PROVIDED DATA
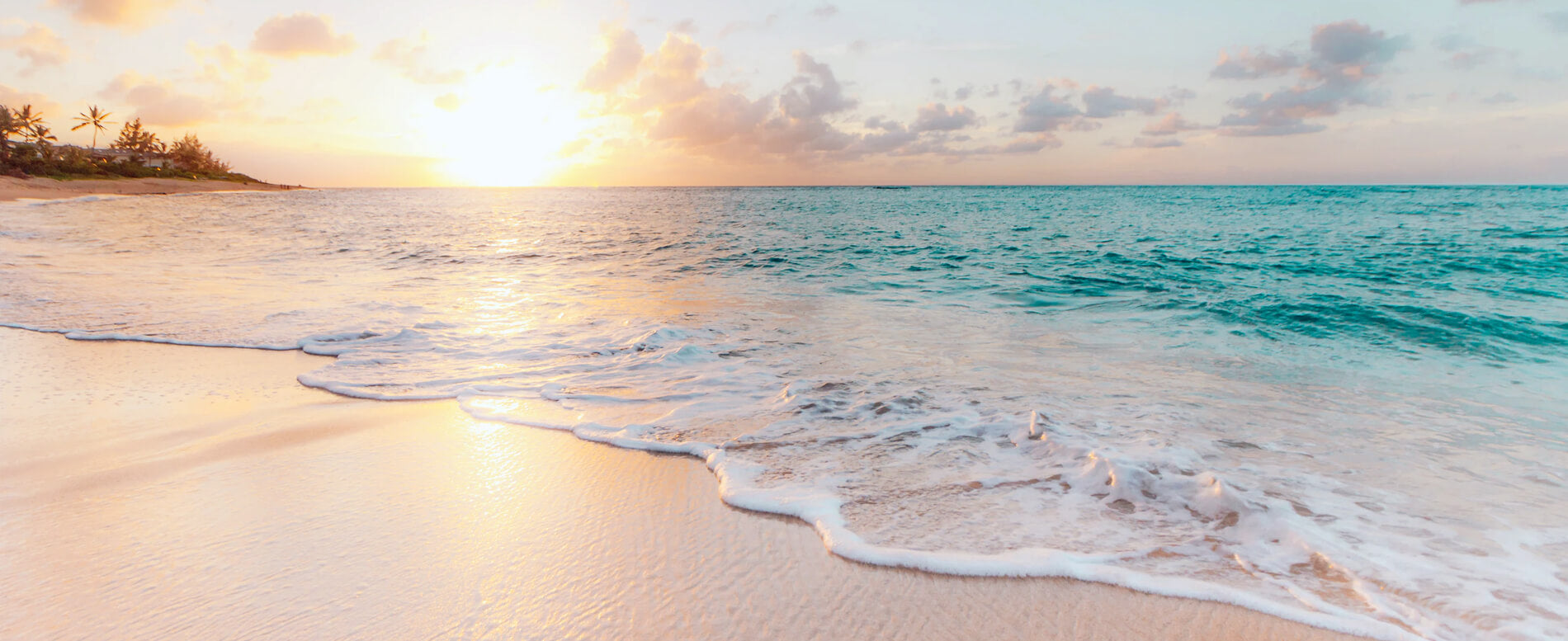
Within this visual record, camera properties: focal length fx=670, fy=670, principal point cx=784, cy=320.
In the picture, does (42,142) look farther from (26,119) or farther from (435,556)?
(435,556)

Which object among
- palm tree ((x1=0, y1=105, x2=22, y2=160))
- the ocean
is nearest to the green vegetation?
palm tree ((x1=0, y1=105, x2=22, y2=160))

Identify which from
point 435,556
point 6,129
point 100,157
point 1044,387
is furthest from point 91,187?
point 1044,387

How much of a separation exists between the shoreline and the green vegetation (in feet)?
8.19

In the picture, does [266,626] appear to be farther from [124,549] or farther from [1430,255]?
[1430,255]

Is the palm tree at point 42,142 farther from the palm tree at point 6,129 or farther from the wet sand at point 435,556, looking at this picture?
the wet sand at point 435,556

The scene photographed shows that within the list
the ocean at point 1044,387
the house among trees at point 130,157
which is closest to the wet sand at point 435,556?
the ocean at point 1044,387


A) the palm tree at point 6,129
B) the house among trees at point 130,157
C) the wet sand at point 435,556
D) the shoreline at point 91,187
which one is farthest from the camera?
the house among trees at point 130,157

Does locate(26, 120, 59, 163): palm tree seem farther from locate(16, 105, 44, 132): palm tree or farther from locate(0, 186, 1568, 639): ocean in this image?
locate(0, 186, 1568, 639): ocean

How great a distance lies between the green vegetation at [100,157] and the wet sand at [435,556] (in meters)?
69.9

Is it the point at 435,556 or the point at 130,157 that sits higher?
the point at 130,157

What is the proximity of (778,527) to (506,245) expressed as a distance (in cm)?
1958

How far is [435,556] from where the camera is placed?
2668mm

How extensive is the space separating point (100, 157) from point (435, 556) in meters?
107

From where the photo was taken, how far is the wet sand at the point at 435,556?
7.48 feet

EXERCISE TASK
Convert the records above into a JSON list of strings with one string per line and no entries for blank lines. Cover every record, and leave the pictures out.

SOLUTION
[
  "Within this visual record, camera properties: focal length fx=670, fy=670, principal point cx=784, cy=320.",
  "In the picture, does (42,142) look farther from (26,119) or farther from (435,556)?",
  "(435,556)",
  "Which object among",
  "- palm tree ((x1=0, y1=105, x2=22, y2=160))",
  "- the ocean",
  "is nearest to the green vegetation?",
  "palm tree ((x1=0, y1=105, x2=22, y2=160))",
  "Identify which from",
  "point 435,556",
  "point 6,129",
  "point 100,157",
  "point 1044,387",
  "is furthest from point 91,187?",
  "point 1044,387",
  "How much of a separation exists between the shoreline and the green vegetation (in feet)?",
  "8.19",
  "In the picture, does [266,626] appear to be farther from [124,549] or farther from [1430,255]?",
  "[1430,255]",
  "Is the palm tree at point 42,142 farther from the palm tree at point 6,129 or farther from the wet sand at point 435,556, looking at this picture?",
  "the wet sand at point 435,556",
  "The scene photographed shows that within the list",
  "the ocean at point 1044,387",
  "the house among trees at point 130,157",
  "which is closest to the wet sand at point 435,556?",
  "the ocean at point 1044,387",
  "A) the palm tree at point 6,129",
  "B) the house among trees at point 130,157",
  "C) the wet sand at point 435,556",
  "D) the shoreline at point 91,187",
  "which one is farthest from the camera?",
  "the house among trees at point 130,157",
  "Does locate(26, 120, 59, 163): palm tree seem farther from locate(16, 105, 44, 132): palm tree or farther from locate(0, 186, 1568, 639): ocean in this image?",
  "locate(0, 186, 1568, 639): ocean",
  "How great a distance lies between the green vegetation at [100,157] and the wet sand at [435,556] (in meters)?",
  "69.9",
  "Is it the point at 435,556 or the point at 130,157 that sits higher?",
  "the point at 130,157",
  "What is the proximity of (778,527) to (506,245) expressed as a distance (in cm)?",
  "1958",
  "How far is [435,556] from where the camera is placed?",
  "2668mm",
  "How extensive is the space separating point (100, 157) from point (435, 556) in meters?",
  "107",
  "From where the photo was taken, how far is the wet sand at the point at 435,556?",
  "7.48 feet"
]